Open joints between a door's rails and stiles are another common problem. The cure is pretty straighforward.

Structurally, old doors are made out of stiles (these are the vertical boards in a door) plus rails (the horizonal boards) plus recessed panels.

Tenons jut out of the rails and into the stiles - forming the joints that hold doors together.

Sometimes tenons come straight through the door so that you can seem them when you look at the vertical edges of the door. These are known as through tenons.

Fixing an opened-up joint in a door with through tenons.

Here's a door with tenons that extend straight through the stiles. I've already loosened up the wedges that help hold everything together.

Squirting glue into the open joint. I'll also squirt glue into the edge, along the tenons.

As I whack the door back together, excess glue makes a mess.

Pounding the wedges back into place. Once the glue is dry, I'll use a chisel and some sand paper to make them flush with the edge of the door.

Sometimes, especially on newer, machine-made doors, the tenons are invisible because they come only part of the way through the stiles. These are hidden tenons.

The tenons stay put (or, at least, they're supposed to stay put) through a combination of glue and either pegs or wedges. Over time, alas, the glue holding the tenons tends to wear out. And when this happens, gaps begin to open up between the door's stiles and rails.

These gaps may be quite visible when you look at the door. Or they may be hidden behind layers of paint, caulk or other things earlier owners stuffed into these gaps to hide them.

Either way, the effect of the gap is that the door is somewhat wider than when it was first hung. And that means it won't shut.

To fix these gaps, first determine if your door has through tenons or hidden tenons. For a through-tenon door:

  • First, remove the paint and other gunk from the joints .
  • Next, take a close look at the edge of the door. You should see a wedge, or sometimes a pair of wedges, that help hold the tenon in place.
  • You need to remove these wedges. You should be able to work them free by gently tugging at the open joint and then pushing it closed a couple times. Once they're out, cut new wedges -- slightly longer than you'll need.
  • Next, work as much carpenter's glue as possible into the joint. Then put some glue on the new wedges and drive them into place. And then clamp the joint tight until it dries.
  • Once the glue is dry, chisel the ends of the wedges so they're flush with the door .
  • Voila, your door will be as good as new.

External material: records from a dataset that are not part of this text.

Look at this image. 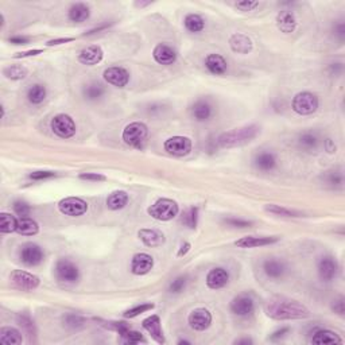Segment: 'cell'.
<instances>
[{
    "label": "cell",
    "instance_id": "83f0119b",
    "mask_svg": "<svg viewBox=\"0 0 345 345\" xmlns=\"http://www.w3.org/2000/svg\"><path fill=\"white\" fill-rule=\"evenodd\" d=\"M89 7L84 3H77L73 4L69 10V19H71L72 22L76 23H81L84 20L89 18Z\"/></svg>",
    "mask_w": 345,
    "mask_h": 345
},
{
    "label": "cell",
    "instance_id": "91938a15",
    "mask_svg": "<svg viewBox=\"0 0 345 345\" xmlns=\"http://www.w3.org/2000/svg\"><path fill=\"white\" fill-rule=\"evenodd\" d=\"M189 249H190V244H189V243H185V244L181 247V249L178 251V256L186 255V254L189 252Z\"/></svg>",
    "mask_w": 345,
    "mask_h": 345
},
{
    "label": "cell",
    "instance_id": "f546056e",
    "mask_svg": "<svg viewBox=\"0 0 345 345\" xmlns=\"http://www.w3.org/2000/svg\"><path fill=\"white\" fill-rule=\"evenodd\" d=\"M0 342L8 345L22 344V334L14 328H2L0 330Z\"/></svg>",
    "mask_w": 345,
    "mask_h": 345
},
{
    "label": "cell",
    "instance_id": "3957f363",
    "mask_svg": "<svg viewBox=\"0 0 345 345\" xmlns=\"http://www.w3.org/2000/svg\"><path fill=\"white\" fill-rule=\"evenodd\" d=\"M178 205L177 202L169 198H160L154 205L149 208V215L152 216L154 219L160 220V221H167V220L174 219L178 215Z\"/></svg>",
    "mask_w": 345,
    "mask_h": 345
},
{
    "label": "cell",
    "instance_id": "7c38bea8",
    "mask_svg": "<svg viewBox=\"0 0 345 345\" xmlns=\"http://www.w3.org/2000/svg\"><path fill=\"white\" fill-rule=\"evenodd\" d=\"M104 80L108 84H111V85L123 88V86H126L128 84V81H130V75L123 67H108L107 71L104 72Z\"/></svg>",
    "mask_w": 345,
    "mask_h": 345
},
{
    "label": "cell",
    "instance_id": "8992f818",
    "mask_svg": "<svg viewBox=\"0 0 345 345\" xmlns=\"http://www.w3.org/2000/svg\"><path fill=\"white\" fill-rule=\"evenodd\" d=\"M52 130L57 136L69 139L76 134V123L73 122L71 116L60 113L53 118L52 120Z\"/></svg>",
    "mask_w": 345,
    "mask_h": 345
},
{
    "label": "cell",
    "instance_id": "f5cc1de1",
    "mask_svg": "<svg viewBox=\"0 0 345 345\" xmlns=\"http://www.w3.org/2000/svg\"><path fill=\"white\" fill-rule=\"evenodd\" d=\"M42 50L39 49H35V50H29V52H23V53H18L15 56V58H26V57H31V56H37V54H41Z\"/></svg>",
    "mask_w": 345,
    "mask_h": 345
},
{
    "label": "cell",
    "instance_id": "db71d44e",
    "mask_svg": "<svg viewBox=\"0 0 345 345\" xmlns=\"http://www.w3.org/2000/svg\"><path fill=\"white\" fill-rule=\"evenodd\" d=\"M342 182V175L340 173H332L329 175V183L332 185H340Z\"/></svg>",
    "mask_w": 345,
    "mask_h": 345
},
{
    "label": "cell",
    "instance_id": "8d00e7d4",
    "mask_svg": "<svg viewBox=\"0 0 345 345\" xmlns=\"http://www.w3.org/2000/svg\"><path fill=\"white\" fill-rule=\"evenodd\" d=\"M3 75L11 80H22L27 76V69L22 65H11L3 69Z\"/></svg>",
    "mask_w": 345,
    "mask_h": 345
},
{
    "label": "cell",
    "instance_id": "1f68e13d",
    "mask_svg": "<svg viewBox=\"0 0 345 345\" xmlns=\"http://www.w3.org/2000/svg\"><path fill=\"white\" fill-rule=\"evenodd\" d=\"M275 164H277V160H275L274 154H271V152H262L256 156L255 159L256 167H259L260 170L264 171L272 170L275 167Z\"/></svg>",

To fix a door with hidden tenons:

  • First, work the loose joint back and forth a bit to open it up as much as possible,
  • Then work as much new glue into the joint as possible and clamp it.
  • Sometimes this will fix a door for a long time ... but sometimes not.
  • If this fix doesn't hold (or, if you want to fix the joint once and never have to worry about it again) you can drill pilot holes and then drive a pair of long wood screws through the edge of the door and into the stile. This will hold everything together snugly. And, for clean work, counter-sink the screws, and fill over their heads with putty.

Loose screws

Sometimes doors bind because their hinges are loose.

To learn if this is the case, open the door part way, and then jiggle the door toward and away from its hinges. If the hinges move, they're loose.

Tightening the screws may be the only fix needed but sometimes the screw holes are stripped. If that's the case, and the loose screws are on the part of the hinge that is attached to the door, you can use longer screws to re-secure the hinge to the door. Just make sure to use screws with heads that are small enough to fit flush with the hinges.